Radiation Belts Drift Shells

Earth’s radiation belts trap energetic charged particles on dipole magnetic field lines. In the adiabatic (guiding-center) picture, the first invariant μ = mv⊥²/(2B) is conserved, so a particle’s equatorial pitch angle α sets where it mirrors as B grows along the line. Particles with α below the equatorial loss cone α_lc strike the atmosphere and are lost; larger α are stably trapped on an L-shell (equatorial crossing radius r = L R_E in the dipole approximation). Superimposed on rapid gyration and bounce motion is a slow azimuthal drift from magnetic field gradients and line curvature: in a dipole, protons drift eastward and electrons westward around Earth. The teaching model uses a centered dipole B-field, equatorial drift speed v_d ∝ K L² (with relativistic γ at high energy), animated motion on a circular L-shell in the top view, a meridional slice showing the field line, mirror point, pitch angle, and loss-cone wedge, and a plot of α_lc versus L from footpoints at ~100 km altitude. It does not include wave diffusion, realistic magnetosphere asymmetry, or slot-region dynamics.

Who it's for: Space physics or upper-level E&M students after dipole fields and before ring-current or wave-particle interaction modules.

Key terms

  • Van Allen radiation belts
  • L-shell
  • Gradient drift
  • Curvature drift
  • Loss cone
  • Pitch angle
  • Magnetic mirror

Radiation belts

3
500keV
45°
1×

Van Allen belt drift shells: charged particles gradient- and curvature-drift around Earth on dipole L-shells. Equatorial pitch angle α sets mirror latitude; particles with α < α_lc are in the atmospheric loss cone.

Measured values

Drift speed v_d42.91km/s
Drift period T_d46.6 min
Loss cone α_lc8.6°
StatusTrapped

How it works

Van Allen radiation belts: gradient and curvature drift on dipole L-shells, mirror points, and equatorial loss cone — electrons west, protons east.

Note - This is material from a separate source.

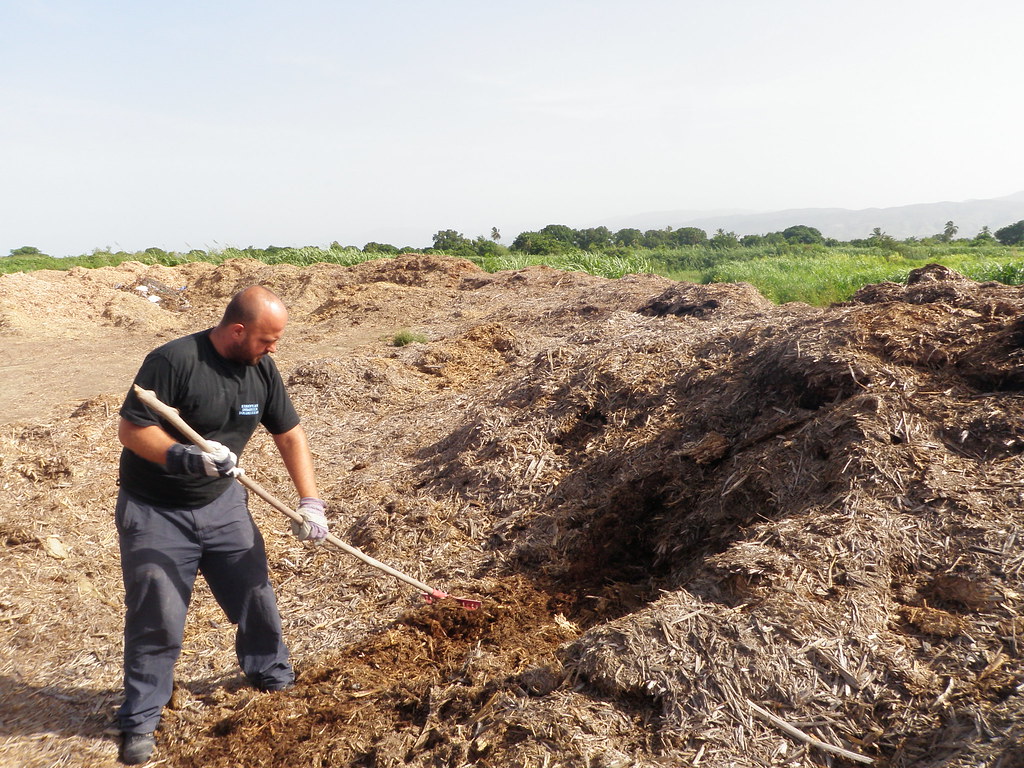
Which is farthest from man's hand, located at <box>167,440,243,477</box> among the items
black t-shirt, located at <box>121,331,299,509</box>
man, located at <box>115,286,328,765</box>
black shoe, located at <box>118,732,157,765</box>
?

Frequently asked questions

Why do electrons and protons drift opposite ways?
Gradient and curvature drifts depend on charge sign. In Earth’s dipole, protons drift east and electrons west around the planet.
What is the loss cone?
At the equator, particles with pitch angles below α_lc have mirror points below the atmosphere and precipitate; larger angles are trapped.
What is an L-shell?
In the dipole approximation, L is the equatorial crossing distance in Earth radii: r_eq = L R_E. Constant-μ drift orbits follow L-shells at low pitch angles.
What is omitted?
Offset dipole, local time asymmetry, radial diffusion, plasmasphere, and electromagnetic wave scattering are not modeled.